Et, en même temps, il lui aurait assuré qu’il ferait tout pour éviter de telles initiatives. Il est probable que Poutine ait accepté, conscient des marges de manœuvre limitées de son interlocuteur et de la nécessité de ne pas le livrer aux ennemis communs.

Mais Trump doit agir rapidement pour changer les choses s’il veut prendre le contrôle d’un système géré par d’autres. Un petit, mais non négligeable, signal vient du nouveau programme de financement de la Défense élaboré par le Secrétaire de ce ministère, Pete Hegseth, l’un des rares hommes fidèles à Trump dans son administration (lui aussi a dû lutter pour être confirmé par le Congrès, tout comme Tulsi Gabbard).

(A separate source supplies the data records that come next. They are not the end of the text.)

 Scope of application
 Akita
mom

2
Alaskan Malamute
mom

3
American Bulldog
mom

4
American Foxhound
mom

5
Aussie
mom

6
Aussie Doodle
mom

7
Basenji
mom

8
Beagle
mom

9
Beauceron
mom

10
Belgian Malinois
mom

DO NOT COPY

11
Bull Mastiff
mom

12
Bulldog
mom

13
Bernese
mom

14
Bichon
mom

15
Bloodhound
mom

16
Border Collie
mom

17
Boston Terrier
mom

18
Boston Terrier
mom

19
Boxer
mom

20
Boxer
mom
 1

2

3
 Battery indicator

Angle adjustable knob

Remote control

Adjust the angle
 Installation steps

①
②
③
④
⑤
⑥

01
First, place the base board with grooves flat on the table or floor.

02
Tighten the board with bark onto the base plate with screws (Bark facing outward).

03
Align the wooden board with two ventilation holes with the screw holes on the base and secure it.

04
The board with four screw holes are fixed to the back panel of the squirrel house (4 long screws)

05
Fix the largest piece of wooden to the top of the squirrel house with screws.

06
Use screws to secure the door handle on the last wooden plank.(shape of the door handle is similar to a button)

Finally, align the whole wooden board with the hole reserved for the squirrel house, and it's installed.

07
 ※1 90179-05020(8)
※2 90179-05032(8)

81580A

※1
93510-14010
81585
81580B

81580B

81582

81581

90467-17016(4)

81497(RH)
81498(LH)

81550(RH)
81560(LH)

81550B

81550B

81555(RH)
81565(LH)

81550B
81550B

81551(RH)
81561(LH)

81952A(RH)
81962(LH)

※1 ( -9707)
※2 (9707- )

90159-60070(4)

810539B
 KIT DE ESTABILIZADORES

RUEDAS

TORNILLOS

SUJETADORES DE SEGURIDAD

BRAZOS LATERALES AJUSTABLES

Ce plan, développé par Hegseth, fait l’objet d’un article dans Responsible Statecraft, dont le titre est évocateur : « Le Secrétaire à la Défense déclare la guerre au complexe militaro-industriel. » En expliquant les coupes dans la défense, Hegseth a déclaré que certaines grandes industries de l’armement pourraient faire faillite en un ou deux ans. Le texte prévoit également une réduction de l’aide directe à Kiev…

Lobbying : la guerre contre le complexe militaro-industriel

En réalité, il ne s’agit pas d’un affrontement direct avec une des composantes du Deep State, et il ne semble pas, du moins pour le moment, que l’Ukraine reste totalement sans aide made in USA, mais cela signale une inversion de tendance qui inquiète beaucoup ces cercles, car ils ne supportent aucune limitation.

Il reste que le texte doit être approuvé par le Congrès, où de nombreux membres ont plus ou moins ouvertement des liens avec l’industrie militaire. L’approbation sera très difficile, et il est probable que le plan subisse des modifications pour le rendre moins désagréable, voire même plus acceptable pour ceux qui profitent des guerres faites par les États-Unis ( déclarées ou non).